Beantown Greentown’s motto, “More Weed, Less Greed,” might blow your mind: They don’t sell any weed. Ever. They are a half-dozen growers, activists, advocates, caregivers, and teachers who have given away millions of dollars’ worth of cannabis to epilepsy patients, veterans, club members, and each other at events like the annual Freedom Rally in Boston. Aside from shunning money, their unwritten code includes sharing medicine, raising awareness, and fighting for social justice. Shocking, perhaps, to anyone who learned about drugs and dealers through anti-weed propaganda, but much less surprising if you understand the feeling of righteousness common among growers. They may step into the commercial grow someday, but Kevin says that there would have to be some stipulations.
At their current hobby level, Beantown Greentown is in this thing on principle. I ask about how Kevin could possibly turn his noble, non-profit avocation into a vocation. He has clearly thought about it and about how to keep this movement from turning into Big Pharma or Big Tobacco.

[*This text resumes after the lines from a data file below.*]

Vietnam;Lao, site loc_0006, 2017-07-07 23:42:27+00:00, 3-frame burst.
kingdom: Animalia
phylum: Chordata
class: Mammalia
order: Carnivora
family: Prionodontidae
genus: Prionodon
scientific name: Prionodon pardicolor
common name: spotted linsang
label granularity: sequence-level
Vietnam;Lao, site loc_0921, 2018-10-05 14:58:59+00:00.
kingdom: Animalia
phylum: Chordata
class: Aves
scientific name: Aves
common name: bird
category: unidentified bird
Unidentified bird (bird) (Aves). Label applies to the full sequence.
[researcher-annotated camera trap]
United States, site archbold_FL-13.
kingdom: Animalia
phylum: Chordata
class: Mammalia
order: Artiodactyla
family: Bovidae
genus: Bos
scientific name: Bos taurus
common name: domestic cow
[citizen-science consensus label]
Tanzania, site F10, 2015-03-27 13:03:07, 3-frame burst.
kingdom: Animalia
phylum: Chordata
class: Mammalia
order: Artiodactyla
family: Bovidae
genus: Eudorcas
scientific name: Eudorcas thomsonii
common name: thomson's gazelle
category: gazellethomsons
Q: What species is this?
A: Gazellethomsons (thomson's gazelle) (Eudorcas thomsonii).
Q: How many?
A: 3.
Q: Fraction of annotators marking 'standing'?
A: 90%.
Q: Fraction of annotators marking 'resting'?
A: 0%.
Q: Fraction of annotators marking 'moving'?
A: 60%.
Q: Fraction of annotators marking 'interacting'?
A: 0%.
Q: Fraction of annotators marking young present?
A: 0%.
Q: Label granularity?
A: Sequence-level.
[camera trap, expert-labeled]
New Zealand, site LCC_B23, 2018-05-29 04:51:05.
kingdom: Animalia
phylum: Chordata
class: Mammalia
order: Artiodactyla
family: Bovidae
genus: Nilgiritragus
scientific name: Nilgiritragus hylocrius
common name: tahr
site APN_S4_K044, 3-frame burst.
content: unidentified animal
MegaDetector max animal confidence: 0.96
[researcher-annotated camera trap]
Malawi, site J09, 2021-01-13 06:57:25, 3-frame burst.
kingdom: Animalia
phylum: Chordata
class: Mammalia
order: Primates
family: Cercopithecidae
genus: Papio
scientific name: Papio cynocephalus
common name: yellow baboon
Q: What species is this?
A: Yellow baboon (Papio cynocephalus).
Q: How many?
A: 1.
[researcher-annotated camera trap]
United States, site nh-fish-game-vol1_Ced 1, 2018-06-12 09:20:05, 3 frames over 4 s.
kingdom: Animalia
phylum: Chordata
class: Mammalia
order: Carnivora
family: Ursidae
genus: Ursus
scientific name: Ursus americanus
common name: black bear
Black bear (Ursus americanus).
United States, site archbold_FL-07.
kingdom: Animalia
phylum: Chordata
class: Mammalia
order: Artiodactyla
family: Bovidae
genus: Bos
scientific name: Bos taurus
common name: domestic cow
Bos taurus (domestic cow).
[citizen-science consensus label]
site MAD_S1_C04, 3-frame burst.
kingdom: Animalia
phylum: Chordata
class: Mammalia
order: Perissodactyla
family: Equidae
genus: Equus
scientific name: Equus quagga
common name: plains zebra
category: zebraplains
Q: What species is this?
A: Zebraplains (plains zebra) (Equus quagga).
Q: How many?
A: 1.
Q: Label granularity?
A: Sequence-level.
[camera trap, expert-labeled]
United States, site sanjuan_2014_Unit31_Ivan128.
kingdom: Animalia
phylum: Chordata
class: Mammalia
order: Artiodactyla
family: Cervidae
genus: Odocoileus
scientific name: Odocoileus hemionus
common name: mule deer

“The pressure to perform and produce is insane,” Kevin says. “It has nothing to do with patients, PTSD, cancer, or anxiety. It’s all about how much money can they make … it’s kinda disgusting. Most dispensaries are rip-off artists, shit herb for top dollar. They should be developing and keeping relationships with people like us, otherwise they buy 3,000 clones and they turn out shitty. But the top digs see those rooms as money per square inch. I hear it all the time: They take all the fun out of growing. Pricks.”
Kevin snaps out of his rant against Big Cannabis and mentions that he’s actually pumped to work with one dispensary that promised to give him creative license and free reign over the operation. They “get it,” he says.
It’s getting late, and one of Kevin’s kids comes in to say goodnight. Following their lead, I say goodbye myself, and am half out the door when he stops me. Kevin’s sitting under a military flag, tattoos across his forearms, very much a king in his castle. He requests, “Don’t make us look bad?”
Like Jeff, the amateur, the next generation will never know an illegal grow op, or the taboo surrounding a certain green houseplant. Like modern people who take maps for granted, the next generation’s safe passage in this new territory was bought with the daring of a few early explorers. Where it goes from here depends on what they take away and what they give back to those who are just starting out.
“Now,” Kevin says, Mass residents are “basically living in Amsterdam.”